=== 抜粋 ===
直感毒物学とその限界

代替医療がなぜ支持されるかに付いては色々な見方があるだろうが、ここでは「人工のものは危険で、自然のものが安全だ」という間違っているけれど支持されやすい思考回路に付いて考えてみよう。これは直感毒物学とでも言うべき考え方である。我々が口にするものはたいてい何代も食べ続けて安全だとされているものばかりである。危険なものは、すでにほとんどの場合「毒物」として知識が広まっており中毒に至ることは少ない。それに対し、合成された薬物等は未知の問題があり得るかもしれない。これは考え方としては正しいし、可能性としても充分にあり得ることである。ここで注意すべきなのは、「人工のものは危険で、自然のものが安全だ」という直感毒物学は、既知の毒物は既に取り除いて考えていることである。厳密な意味での「自然なものは安全だ」という言葉は間違いである。例えば「フグ毒」などは自然のものでありながら猛毒である。直感毒物学が有効なのは、前提として既知の毒物を除外しているからなのだ。

=== 課題の指示 ===
上の抜粋から、「代替医療がなぜ支持されるかに」で始まり「物を除外しているからなのだ。」まで続く部分を、一字も変えずに引用せよ。

=== 提供データ ===
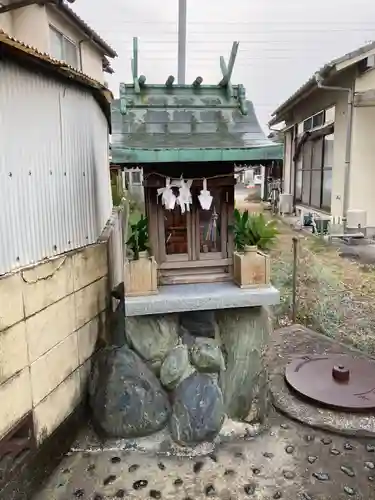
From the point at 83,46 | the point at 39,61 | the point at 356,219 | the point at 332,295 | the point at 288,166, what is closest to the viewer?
the point at 39,61

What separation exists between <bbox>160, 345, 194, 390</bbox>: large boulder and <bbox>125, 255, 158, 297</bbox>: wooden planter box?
0.98 m

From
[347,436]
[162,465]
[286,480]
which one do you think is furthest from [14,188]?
[347,436]

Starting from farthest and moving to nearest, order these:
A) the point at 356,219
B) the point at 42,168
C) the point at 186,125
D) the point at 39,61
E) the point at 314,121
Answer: the point at 314,121
the point at 356,219
the point at 186,125
the point at 42,168
the point at 39,61

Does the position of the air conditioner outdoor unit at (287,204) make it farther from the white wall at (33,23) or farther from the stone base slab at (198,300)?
the stone base slab at (198,300)

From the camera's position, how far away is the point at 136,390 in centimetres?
607

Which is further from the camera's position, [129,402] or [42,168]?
[129,402]

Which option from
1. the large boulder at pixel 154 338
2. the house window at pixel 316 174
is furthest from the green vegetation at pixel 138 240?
the house window at pixel 316 174

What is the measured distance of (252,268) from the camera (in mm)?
6496

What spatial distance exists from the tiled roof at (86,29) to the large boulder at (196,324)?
7540 millimetres

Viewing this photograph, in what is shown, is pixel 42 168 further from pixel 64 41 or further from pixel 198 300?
pixel 64 41

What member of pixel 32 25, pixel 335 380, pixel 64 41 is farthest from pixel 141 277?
pixel 64 41

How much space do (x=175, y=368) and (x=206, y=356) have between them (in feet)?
1.61

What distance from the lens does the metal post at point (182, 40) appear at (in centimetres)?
922

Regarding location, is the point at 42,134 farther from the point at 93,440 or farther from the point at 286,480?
the point at 286,480
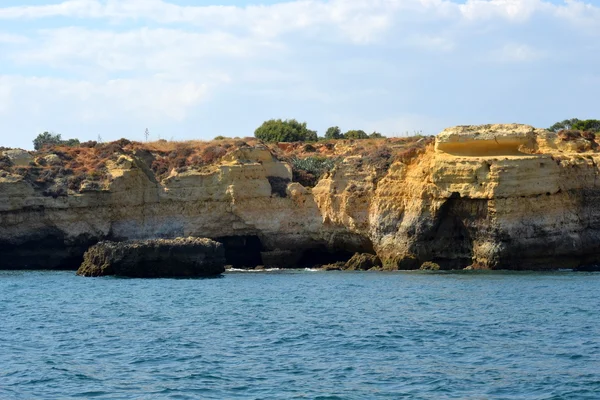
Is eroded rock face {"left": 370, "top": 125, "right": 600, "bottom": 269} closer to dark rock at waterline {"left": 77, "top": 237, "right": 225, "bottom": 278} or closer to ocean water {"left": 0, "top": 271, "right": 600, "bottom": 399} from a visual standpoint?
ocean water {"left": 0, "top": 271, "right": 600, "bottom": 399}

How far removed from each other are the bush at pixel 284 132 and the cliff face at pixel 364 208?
2473 cm

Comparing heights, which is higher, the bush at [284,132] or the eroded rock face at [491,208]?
the bush at [284,132]

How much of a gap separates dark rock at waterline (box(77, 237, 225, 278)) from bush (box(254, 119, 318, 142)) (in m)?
34.2

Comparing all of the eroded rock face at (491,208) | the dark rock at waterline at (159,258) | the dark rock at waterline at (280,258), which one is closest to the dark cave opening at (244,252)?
the dark rock at waterline at (280,258)

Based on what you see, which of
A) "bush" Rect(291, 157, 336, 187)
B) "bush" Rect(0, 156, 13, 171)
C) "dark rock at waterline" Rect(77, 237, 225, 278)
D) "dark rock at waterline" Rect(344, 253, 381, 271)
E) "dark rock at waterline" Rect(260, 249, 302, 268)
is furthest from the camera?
"bush" Rect(291, 157, 336, 187)

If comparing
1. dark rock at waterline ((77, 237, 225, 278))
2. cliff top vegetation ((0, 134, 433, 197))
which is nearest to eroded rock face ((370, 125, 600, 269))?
cliff top vegetation ((0, 134, 433, 197))

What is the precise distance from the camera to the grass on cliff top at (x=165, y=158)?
163 ft

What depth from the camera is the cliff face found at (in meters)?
42.7

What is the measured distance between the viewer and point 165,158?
55750mm

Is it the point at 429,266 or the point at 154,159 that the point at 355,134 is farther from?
the point at 429,266

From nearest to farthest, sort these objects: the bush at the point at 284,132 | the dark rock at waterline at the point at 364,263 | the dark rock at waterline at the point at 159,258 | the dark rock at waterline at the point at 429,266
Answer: the dark rock at waterline at the point at 159,258 < the dark rock at waterline at the point at 429,266 < the dark rock at waterline at the point at 364,263 < the bush at the point at 284,132

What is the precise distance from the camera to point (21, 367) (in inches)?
826

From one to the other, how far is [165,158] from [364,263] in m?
15.3

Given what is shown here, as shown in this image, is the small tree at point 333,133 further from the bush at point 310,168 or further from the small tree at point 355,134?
the bush at point 310,168
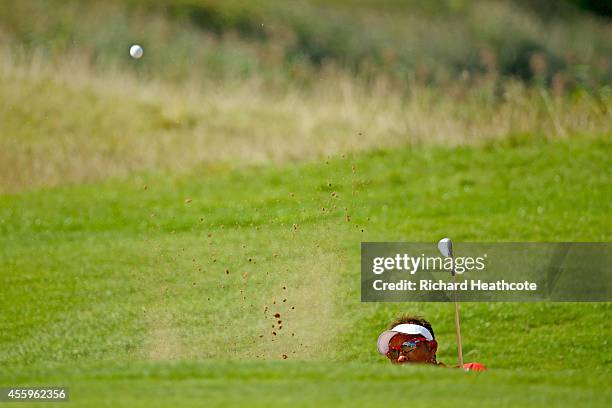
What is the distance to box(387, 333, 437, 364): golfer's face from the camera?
8.27 metres

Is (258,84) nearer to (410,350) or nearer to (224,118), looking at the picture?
(224,118)

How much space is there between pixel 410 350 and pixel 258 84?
15.1 meters

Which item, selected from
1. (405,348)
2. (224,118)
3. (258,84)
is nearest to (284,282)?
(405,348)

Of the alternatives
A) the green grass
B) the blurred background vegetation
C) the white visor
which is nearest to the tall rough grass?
the blurred background vegetation

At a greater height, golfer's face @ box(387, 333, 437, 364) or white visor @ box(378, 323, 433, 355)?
white visor @ box(378, 323, 433, 355)

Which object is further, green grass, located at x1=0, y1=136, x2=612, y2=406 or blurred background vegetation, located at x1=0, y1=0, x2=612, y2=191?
blurred background vegetation, located at x1=0, y1=0, x2=612, y2=191

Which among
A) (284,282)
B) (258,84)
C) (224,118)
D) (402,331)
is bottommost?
(402,331)

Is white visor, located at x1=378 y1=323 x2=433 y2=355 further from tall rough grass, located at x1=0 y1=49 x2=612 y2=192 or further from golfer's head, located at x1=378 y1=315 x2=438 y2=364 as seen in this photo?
tall rough grass, located at x1=0 y1=49 x2=612 y2=192

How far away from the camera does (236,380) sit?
702 centimetres

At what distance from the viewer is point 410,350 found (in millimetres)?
8336

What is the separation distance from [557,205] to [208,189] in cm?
492

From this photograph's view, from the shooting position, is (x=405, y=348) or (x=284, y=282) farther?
(x=284, y=282)

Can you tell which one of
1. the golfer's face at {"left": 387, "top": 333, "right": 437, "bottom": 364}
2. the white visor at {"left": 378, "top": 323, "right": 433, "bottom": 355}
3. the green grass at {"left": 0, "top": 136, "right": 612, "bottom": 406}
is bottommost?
the golfer's face at {"left": 387, "top": 333, "right": 437, "bottom": 364}

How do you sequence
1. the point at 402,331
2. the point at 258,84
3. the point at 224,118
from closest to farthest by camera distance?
the point at 402,331
the point at 224,118
the point at 258,84
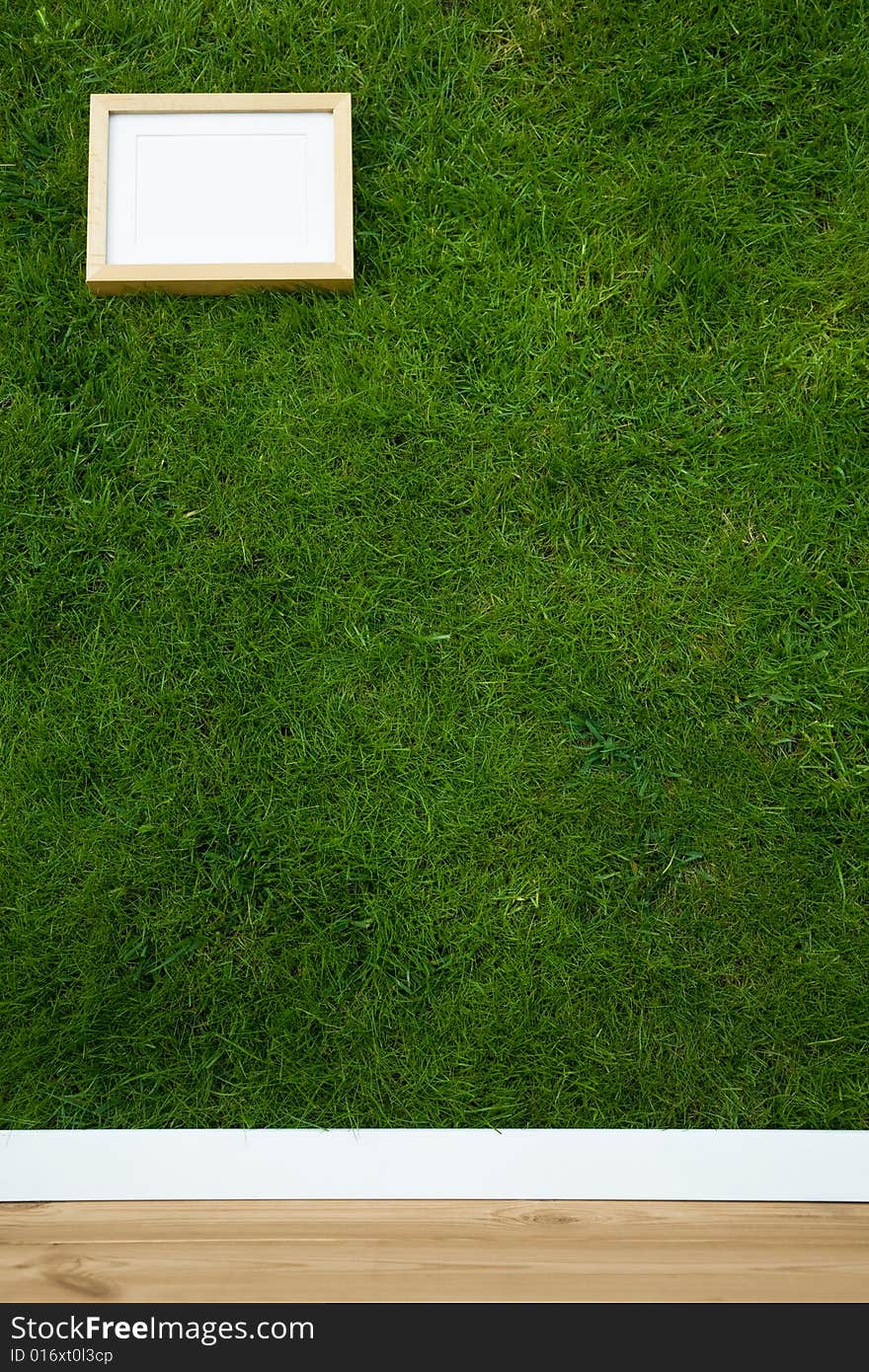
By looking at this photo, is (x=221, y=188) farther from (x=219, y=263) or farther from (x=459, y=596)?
(x=459, y=596)

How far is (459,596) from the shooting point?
5.33ft

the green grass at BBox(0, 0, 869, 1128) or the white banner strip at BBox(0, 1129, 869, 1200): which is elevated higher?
the green grass at BBox(0, 0, 869, 1128)

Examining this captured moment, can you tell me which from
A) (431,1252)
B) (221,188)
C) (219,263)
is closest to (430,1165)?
(431,1252)

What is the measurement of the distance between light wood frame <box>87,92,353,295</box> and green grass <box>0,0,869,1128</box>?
50mm

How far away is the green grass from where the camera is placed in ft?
5.00

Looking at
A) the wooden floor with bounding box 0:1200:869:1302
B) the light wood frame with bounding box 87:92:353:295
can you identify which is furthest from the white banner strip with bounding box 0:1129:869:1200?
the light wood frame with bounding box 87:92:353:295

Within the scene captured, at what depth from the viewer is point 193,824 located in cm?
157

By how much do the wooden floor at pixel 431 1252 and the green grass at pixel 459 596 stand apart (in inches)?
5.6

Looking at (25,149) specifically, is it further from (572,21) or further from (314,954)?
(314,954)

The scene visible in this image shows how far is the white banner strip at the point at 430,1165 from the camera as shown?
1.44 meters

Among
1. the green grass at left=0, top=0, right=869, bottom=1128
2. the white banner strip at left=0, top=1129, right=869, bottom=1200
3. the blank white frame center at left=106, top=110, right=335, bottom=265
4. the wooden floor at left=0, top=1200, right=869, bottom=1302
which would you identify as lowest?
the wooden floor at left=0, top=1200, right=869, bottom=1302

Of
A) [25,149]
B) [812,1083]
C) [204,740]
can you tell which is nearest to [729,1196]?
[812,1083]

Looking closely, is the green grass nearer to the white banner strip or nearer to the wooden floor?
the white banner strip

=== 完成した解答 ===
代替医療がなぜ支持されるかに付いては色々な見方があるだろうが、ここでは「人工のものは危険で、自然のものが安全だ」という間違っているけれど支持されやすい思考回路に付いて考えてみよう。これは直感毒物学とでも言うべき考え方である。我々が口にするものはたいてい何代も食べ続けて安全だとされているものばかりである。危険なものは、すでにほとんどの場合「毒物」として知識が広まっており中毒に至ることは少ない。それに対し、合成された薬物等は未知の問題があり得るかもしれない。これは考え方としては正しいし、可能性としても充分にあり得ることである。ここで注意すべきなのは、「人工のものは危険で、自然のものが安全だ」という直感毒物学は、既知の毒物は既に取り除いて考えていることである。厳密な意味での「自然なものは安全だ」という言葉は間違いである。例えば「フグ毒」などは自然のものでありながら猛毒である。直感毒物学が有効なのは、前提として既知の毒物を除外しているからなのだ。